Seitenausschnitt.
══════════════════════════════

Revision as of 13:32, 7 February 2018

Diegetische Musik im Film ist ein Bestandteil der im Film gezeigten Welt.

Definition

Diegetisch ist sowohl der Gesang einer im Bild sichtbaren Figur als auch das Spiel von sichtbaren oder aus der Ferne klingenden Musikinstrumenten oder elektroakustischen Geräten. Der Begriff on screen hat eine engere Bedeutung, weil Musik off screen ebenfalls diegetisch sein kann. Musik im Originalton einer Dokumentation ist zum Beispiel diegetisch.

Nichtdiegetisch oder extradiegetisch ist dagegen eine Musik, die dem Film hinzugefügt ist, um ihn zu gliedern, zu lokalisieren, zu emotionalisieren etc., also der «Normalfall» der Filmmusik.

Oft wird mit dem Wissen oder mit der Vermutung des Zuschauers gespielt, ob die erklingende Musik diegetisch sein könnte. Vor allem kann eine Musik diegetisch sein, wenn sie nur «im Kopf» einer Filmfigur erklingt, wie im Fall des Komponisten Gustav Mahler als Hauptfigur von Luchino Viscontis Morte a Venezia (1971). (Mit dem Vokabular der Erzähltheorie ist diese Situation nicht unbedingt in Übereinstimmung zu bringen, weil Musik nicht erzählt, sondern eine Perspektive vermittelt – beziehungsweise ein Wie des Wahrnehmens ohne ein Was eines Erzählten transportieren kann.)

Geschichte

Die Filmwissenschaftlerin Anne Souriau erfand um 1950 den Begriff der Diegese, um alles zu bezeichnen, was zur Welt der Handlung eines Spielfilms gehört. Diegese wurde für die Erzähltheorie (nicht nur im Film) zum grundlegenden Begriff und geht weit über die Musik hinaus, weil sie sich zum Beispiel auch auf Geräusche, Erzählstimmen, Kameraeinstellungen oder eine selektive Beleuchtung von Details in einem Film beziehen kann.

══════════════════════════════

Was zu tun ist.
• 1. Stimmen diese Aussagen mit dem Text über diegetische Filmmusik überein? (a) Die Begriffe „on screen“ und „diegetisch“ bedeuten dasselbe. (b) Anne Souriau hat den Begriff der Diegese um 1950 erfunden. (c) Musik im Originalton einer Dokumentation ist nichtdiegetisch. Antworte jeweils mit Ja oder Nein und zitiere die entscheidenden Worte aus dem Text wörtlich.
• 2. Gib aus dem Text über diegetische Filmmusik alles von „Diegetisch ist sowohl“ bis hinunter zu „zum Beispiel diegetisch.“ Wort für Wort wieder.
• 3. Schreib den Text über diegetische Filmmusik nach seinem letzten Satz weiter.

Gegebene Daten.
══════════════════════════════

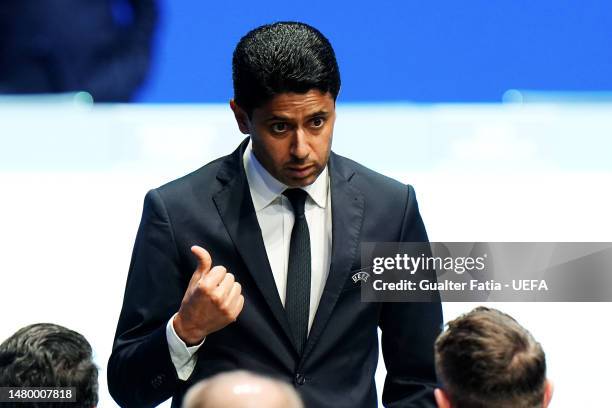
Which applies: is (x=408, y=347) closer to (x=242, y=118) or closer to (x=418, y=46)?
(x=242, y=118)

══════════════════════════════

Die Ergebnisse.
• 1.
(a) Nein: „Der Begriff on screen hat eine engere Bedeutung, weil Musik off screen ebenfalls diegetisch sein kann.“
(b) Ja: „Die Filmwissenschaftlerin Anne Souriau erfand um 1950 den Begriff der Diegese“
(c) Nein: „Musik im Originalton einer Dokumentation ist zum Beispiel diegetisch.“

• 2.
Diegetisch ist sowohl der Gesang einer im Bild sichtbaren Figur als auch das Spiel von sichtbaren oder aus der Ferne klingenden Musikinstrumenten oder elektroakustischen Geräten. Der Begriff on screen hat eine engere Bedeutung, weil Musik off screen ebenfalls diegetisch sein kann. Musik im Originalton einer Dokumentation ist zum Beispiel diegetisch.

• 3.
Im Stummfilm ist die «extradiegetische» Musik eines Ensembles vor der Leinwand der Ausgangspunkt der Filmmusik. Die Illusion einer diegetischen Musik liess sich erst im Tonfilm überzeugend realisieren.

Schweizer Filmmusik

Die Musik von Höhenfeuer (1985) von Mario Beretta und Florian Eidenbenz ist kein realistischer Klang der Bergwelt, aber sie ist als diegetische Musik definiert, weil sie «im Kopf» der gehörlosen Hauptfigur klingt, deren Perspektive vom Zuschauer übernommen wird. Ähnliche Varianten einer «subjektiven» akustischen Realisierung der Schweizer Bergwelt sind etwa Ben Jegers Musik zu Das vergessene Tal (1991) oder Jean-Philippe Héritiers Musik zu La grande peur dans la montagne (2006). (Autor: Mathias Spohr)

Literatur

  • Chion, Michel: Audio Vision, 14. Aufl., Berlin: Schiele & Schoen 2013. ISBN 978-3794908271
  • Souriau, Étienne: « La structure de l’univers filmique et le vocabulaire de la filmologie », in: Revue internationale de Filmologie, H. 7-8 (1951), S. 231–240.